A utility for safely converting an input of an object, or an array of objects, to an array of DataEntities. This will detect if passed an already converted input and return it.

'use strict';

const { DataEntity } = require('@terascope/utils');

const input = [
{
foo: 1,
},
{
bar: 1,
}
];

const dataEntities = DataEntity.makeArray(input);
expect(dataEntites).toBeArrayOfSize(2);
expect(DataEntity.isDataEntityArray(dataEntities)).toBeTrue();

DataEntity.fork

Create a new instance of a DataEntity. If the second param withData is set to true both the data and metadata will be forked, if set to false only the metadata will be copied. Defaults to true.

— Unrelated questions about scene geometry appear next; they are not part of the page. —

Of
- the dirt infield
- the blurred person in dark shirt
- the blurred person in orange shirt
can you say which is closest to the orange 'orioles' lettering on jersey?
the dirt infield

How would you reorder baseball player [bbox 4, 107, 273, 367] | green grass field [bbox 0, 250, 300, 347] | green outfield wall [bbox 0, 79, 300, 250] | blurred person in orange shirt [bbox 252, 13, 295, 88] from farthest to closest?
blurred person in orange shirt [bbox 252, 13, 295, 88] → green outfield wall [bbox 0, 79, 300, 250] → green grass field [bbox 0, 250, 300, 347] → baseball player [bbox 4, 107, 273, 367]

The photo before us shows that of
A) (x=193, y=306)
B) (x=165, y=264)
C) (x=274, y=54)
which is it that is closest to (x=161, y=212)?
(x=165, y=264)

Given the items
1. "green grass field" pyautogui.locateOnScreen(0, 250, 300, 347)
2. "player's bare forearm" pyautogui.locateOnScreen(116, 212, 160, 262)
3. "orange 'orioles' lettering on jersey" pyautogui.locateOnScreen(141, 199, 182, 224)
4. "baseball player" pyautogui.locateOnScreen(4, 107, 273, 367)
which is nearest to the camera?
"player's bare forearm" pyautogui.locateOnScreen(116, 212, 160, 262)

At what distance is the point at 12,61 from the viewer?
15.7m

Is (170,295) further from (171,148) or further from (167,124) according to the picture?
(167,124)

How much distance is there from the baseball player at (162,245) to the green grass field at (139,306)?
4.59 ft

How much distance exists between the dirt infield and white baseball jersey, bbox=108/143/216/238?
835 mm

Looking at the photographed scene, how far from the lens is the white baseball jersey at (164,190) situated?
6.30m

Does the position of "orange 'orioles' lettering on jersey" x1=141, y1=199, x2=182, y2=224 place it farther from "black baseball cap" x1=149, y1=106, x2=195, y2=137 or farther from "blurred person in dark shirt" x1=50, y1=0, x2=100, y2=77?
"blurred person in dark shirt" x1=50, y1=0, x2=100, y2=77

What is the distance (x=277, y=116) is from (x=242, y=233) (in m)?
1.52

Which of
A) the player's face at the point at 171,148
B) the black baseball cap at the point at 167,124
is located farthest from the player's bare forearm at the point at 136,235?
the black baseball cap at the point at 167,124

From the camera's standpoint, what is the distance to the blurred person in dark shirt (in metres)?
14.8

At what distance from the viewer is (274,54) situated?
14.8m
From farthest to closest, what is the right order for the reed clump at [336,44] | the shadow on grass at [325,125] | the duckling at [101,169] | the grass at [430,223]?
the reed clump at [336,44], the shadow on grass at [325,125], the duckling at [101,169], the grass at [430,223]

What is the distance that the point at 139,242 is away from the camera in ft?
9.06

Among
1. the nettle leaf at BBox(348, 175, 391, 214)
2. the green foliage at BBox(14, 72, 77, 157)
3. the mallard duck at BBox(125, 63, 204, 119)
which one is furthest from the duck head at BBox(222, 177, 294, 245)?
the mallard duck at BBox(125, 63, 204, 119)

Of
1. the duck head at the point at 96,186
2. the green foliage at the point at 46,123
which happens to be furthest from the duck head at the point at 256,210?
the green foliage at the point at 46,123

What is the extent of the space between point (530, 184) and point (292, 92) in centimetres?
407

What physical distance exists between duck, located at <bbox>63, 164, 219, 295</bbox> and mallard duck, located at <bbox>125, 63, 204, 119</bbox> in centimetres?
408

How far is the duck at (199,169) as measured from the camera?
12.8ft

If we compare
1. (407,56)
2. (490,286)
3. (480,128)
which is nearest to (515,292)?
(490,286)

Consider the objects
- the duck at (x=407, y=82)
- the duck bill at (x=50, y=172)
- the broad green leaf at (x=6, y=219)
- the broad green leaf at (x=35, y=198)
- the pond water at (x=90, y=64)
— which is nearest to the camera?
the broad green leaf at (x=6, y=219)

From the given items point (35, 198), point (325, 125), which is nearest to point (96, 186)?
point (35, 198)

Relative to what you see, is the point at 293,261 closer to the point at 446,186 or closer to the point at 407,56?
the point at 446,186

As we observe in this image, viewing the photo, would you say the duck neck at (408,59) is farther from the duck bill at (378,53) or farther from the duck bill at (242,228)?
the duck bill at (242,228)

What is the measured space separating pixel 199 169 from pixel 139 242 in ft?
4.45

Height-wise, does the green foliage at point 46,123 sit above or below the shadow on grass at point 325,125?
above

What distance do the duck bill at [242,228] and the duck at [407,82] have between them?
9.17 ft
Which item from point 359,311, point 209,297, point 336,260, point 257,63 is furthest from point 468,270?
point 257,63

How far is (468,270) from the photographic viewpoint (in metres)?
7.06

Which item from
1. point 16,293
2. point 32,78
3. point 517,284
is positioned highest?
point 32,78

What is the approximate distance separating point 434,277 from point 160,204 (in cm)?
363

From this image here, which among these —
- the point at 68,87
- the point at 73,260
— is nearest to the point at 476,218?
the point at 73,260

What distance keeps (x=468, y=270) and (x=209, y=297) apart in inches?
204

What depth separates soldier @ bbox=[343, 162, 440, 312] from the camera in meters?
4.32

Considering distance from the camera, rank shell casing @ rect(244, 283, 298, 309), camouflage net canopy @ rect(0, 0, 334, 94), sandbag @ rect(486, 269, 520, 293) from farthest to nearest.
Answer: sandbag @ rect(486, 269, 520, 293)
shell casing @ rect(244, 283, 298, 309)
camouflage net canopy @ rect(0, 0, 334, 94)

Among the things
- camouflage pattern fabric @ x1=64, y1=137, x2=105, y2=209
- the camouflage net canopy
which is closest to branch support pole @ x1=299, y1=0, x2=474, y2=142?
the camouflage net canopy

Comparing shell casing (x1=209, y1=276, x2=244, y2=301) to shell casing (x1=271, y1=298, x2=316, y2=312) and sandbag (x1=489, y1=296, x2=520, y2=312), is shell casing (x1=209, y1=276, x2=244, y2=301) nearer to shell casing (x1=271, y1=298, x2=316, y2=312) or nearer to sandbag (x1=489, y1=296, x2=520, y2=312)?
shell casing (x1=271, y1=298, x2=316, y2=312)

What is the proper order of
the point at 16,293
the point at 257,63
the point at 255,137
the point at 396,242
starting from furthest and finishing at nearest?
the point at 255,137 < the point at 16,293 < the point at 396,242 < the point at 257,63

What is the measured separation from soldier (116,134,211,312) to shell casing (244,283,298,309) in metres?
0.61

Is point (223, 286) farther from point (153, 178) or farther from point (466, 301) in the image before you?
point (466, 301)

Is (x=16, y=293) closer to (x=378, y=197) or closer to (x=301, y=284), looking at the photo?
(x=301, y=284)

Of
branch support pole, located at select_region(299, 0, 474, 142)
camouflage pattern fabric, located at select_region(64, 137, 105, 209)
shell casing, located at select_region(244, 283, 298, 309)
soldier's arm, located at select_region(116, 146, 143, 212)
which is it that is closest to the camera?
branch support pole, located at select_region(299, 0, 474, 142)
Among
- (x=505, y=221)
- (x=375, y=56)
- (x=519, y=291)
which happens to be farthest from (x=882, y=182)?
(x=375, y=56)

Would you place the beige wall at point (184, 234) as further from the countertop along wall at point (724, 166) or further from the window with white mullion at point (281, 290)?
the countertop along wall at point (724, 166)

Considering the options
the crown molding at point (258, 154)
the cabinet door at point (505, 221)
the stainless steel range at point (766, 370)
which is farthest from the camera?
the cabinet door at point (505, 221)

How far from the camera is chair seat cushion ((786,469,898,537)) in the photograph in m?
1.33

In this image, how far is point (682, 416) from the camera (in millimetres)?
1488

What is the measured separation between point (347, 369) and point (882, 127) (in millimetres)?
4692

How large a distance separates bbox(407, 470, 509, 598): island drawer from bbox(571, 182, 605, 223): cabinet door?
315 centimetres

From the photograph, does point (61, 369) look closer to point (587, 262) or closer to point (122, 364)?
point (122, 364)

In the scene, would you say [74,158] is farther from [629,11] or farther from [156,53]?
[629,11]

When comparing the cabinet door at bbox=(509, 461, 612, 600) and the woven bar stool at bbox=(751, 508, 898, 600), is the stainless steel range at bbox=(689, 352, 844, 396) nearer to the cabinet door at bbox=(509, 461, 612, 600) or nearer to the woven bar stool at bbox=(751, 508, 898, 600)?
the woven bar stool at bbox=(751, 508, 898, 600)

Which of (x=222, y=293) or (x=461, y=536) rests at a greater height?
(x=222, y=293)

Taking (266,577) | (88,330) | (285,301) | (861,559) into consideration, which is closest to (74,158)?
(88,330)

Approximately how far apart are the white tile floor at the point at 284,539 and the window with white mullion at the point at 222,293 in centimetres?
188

const { DataEntity } = require('@terascope/utils');

const input = {
foo: 'bar',
};

const metadata = {
_key: 'hello'
};

const dataEntity = DataEntity.make(input, metadata);

// this is the default behavior
const forkedWithData = DataEntity.fork(dataEntity, true);
expect(forkedWithData).not.toBe(dataEntity);
expect(forkedWithData).toHaveProperty('foo', 'bar');
expect(forkedWithData.getKey()).toBe('hello');

// useful for create barebones instance with the same metadata
const forkedWithoutData = DataEntity.fork(dataEntity, false);
expect(forkedWithoutData).not.toBe(dataEntity);
expect(forkedWithoutData).not.toHaveProperty('foo', 'bar');
expect(forkedWithData.getKey()).toBe('hello');

DataEntity.fromBuffer

A utility for converting a Buffer to a DataEntity, using the DataEntity encoding.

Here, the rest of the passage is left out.